FRAGMENTO:
::::::
Aunque todos los habitantes del planeta comparten, por así decirlo, el mismo barco

desde el punto de vista de sus perspectivas de supervivencia (en el sentido de que o

navegan todos juntos o se hunden juntos), sus tareas inmediatas y, por lo tanto, sus

destinos preferidos difieren sustancialmente, lo cual provoca que las acciones y las

finalidades respectivas resulten del todo discordantes, y generen antagonismos cuando

lo que más se necesita es solidaridad.

El precepto de Adorno (que la tarea del pensamiento crítico «no consiste en la

conservación del pasado, sino en la redención de las esperanzas del pasado») no ha

perdido un ápice de su relevancia, pero, precisamente por ello, el pensamiento crítico

está también obligado a un replanteamiento continuo para mantenerse a la altura de su

misión. Como antaño, la esperanza de alcanzar un equilibrio aceptable entre libertad y

seguridad, las dos condiciones sine qua non de la sociedad humana (y que, aun no

siendo inmediatamente compatibles, resultan igualmente cruciales), debe situarse en el

lugar central de esa labor de replanteamiento. Entre las esperanzas del pasado que

precisan con más urgencia de redención, las conservadas en el Idee zu einer

allgemeinen Geschichte in weltbürgerlicher Absicht de Kant [147] pueden reclamar con

toda justicia la categoría de «metaesperanza»: la esperanza que hace posible todas las

esperanzas.

Basta con echar un vistazo al planeta para darse cuenta de la formidable tarea que

esto plantea y de lo alta que es la cima que habrá que escalar.

Pero armados (para bien o para mal) del lenguaje y de esa curiosa partícula («no»)

que en él viene (esa declaración de negación, denegación o rechazo, que nos eleva a los

seres humanos por encima del testimonio de nuestros sentidos y separa las apariencias

de la verdad), así como de ese igualmente extraño (si uno lo piensa) tiempo verbal

futuro que nos impulsa más allá de lo inmediato y de lo dado, los seres humanos no

podemos dejar de imaginar cómo hacer que las cosas sean diferentes de lo que son en

el momento presente. No podemos conformarnos con «lo que es» o lo que hay, porque

no podemos captar realmente qué «es» sin tratar de ir más allá. Formulamos a ese «es»

preguntas incómodas que exigen una explicación y una disculpa. Esperamos que las

cosas cambien y decidimos cambiarlas, tanto las pequeñas como las grandes.
::::::
CONSIGNA: Según el fragmento, ¿cuáles son las dos condiciones sine qua non de la sociedad humana?

ÍTEMS EXTRAÍDOS:
::::::
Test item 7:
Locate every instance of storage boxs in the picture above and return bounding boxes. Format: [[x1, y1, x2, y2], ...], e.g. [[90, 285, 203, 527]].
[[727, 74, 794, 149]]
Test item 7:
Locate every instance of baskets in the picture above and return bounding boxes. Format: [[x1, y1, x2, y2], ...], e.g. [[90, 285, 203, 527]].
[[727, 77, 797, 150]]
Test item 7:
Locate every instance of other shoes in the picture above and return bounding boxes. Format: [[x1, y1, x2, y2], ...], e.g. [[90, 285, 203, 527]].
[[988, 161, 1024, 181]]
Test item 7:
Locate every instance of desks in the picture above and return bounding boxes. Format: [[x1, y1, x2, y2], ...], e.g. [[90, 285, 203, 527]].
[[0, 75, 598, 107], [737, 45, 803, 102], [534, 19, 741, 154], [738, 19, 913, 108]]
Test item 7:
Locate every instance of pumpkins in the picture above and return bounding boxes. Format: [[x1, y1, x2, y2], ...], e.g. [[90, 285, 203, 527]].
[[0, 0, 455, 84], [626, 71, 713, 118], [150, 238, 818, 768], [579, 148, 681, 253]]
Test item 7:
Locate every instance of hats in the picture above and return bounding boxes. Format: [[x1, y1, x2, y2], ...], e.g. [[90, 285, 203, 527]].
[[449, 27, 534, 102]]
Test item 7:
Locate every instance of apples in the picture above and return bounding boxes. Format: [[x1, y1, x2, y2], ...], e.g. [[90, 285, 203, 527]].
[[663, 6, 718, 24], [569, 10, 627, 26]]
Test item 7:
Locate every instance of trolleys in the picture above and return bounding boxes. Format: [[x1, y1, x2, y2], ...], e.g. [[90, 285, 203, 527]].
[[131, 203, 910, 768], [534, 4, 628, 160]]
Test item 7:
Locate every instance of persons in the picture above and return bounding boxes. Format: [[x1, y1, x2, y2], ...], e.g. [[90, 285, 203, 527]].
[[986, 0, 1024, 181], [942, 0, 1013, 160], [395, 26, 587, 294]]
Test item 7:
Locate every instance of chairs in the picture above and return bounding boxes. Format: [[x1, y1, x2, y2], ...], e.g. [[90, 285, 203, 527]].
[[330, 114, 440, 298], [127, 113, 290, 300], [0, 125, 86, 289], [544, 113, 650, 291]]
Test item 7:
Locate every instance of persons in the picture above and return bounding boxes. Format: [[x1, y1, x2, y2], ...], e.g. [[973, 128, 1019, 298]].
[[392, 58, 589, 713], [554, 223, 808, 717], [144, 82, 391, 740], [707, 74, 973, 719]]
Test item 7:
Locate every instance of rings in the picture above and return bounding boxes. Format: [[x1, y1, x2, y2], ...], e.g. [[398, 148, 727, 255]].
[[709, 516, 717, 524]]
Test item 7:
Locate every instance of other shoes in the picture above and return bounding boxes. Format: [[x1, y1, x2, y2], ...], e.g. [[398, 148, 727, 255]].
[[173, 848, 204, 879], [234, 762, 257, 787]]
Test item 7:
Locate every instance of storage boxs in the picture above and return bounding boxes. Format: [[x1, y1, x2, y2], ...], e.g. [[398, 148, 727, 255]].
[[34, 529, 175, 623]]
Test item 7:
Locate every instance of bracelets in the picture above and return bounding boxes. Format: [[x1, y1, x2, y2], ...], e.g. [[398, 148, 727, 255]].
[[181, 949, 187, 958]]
::::::
RESPUESTA: La libertad y la seguridad.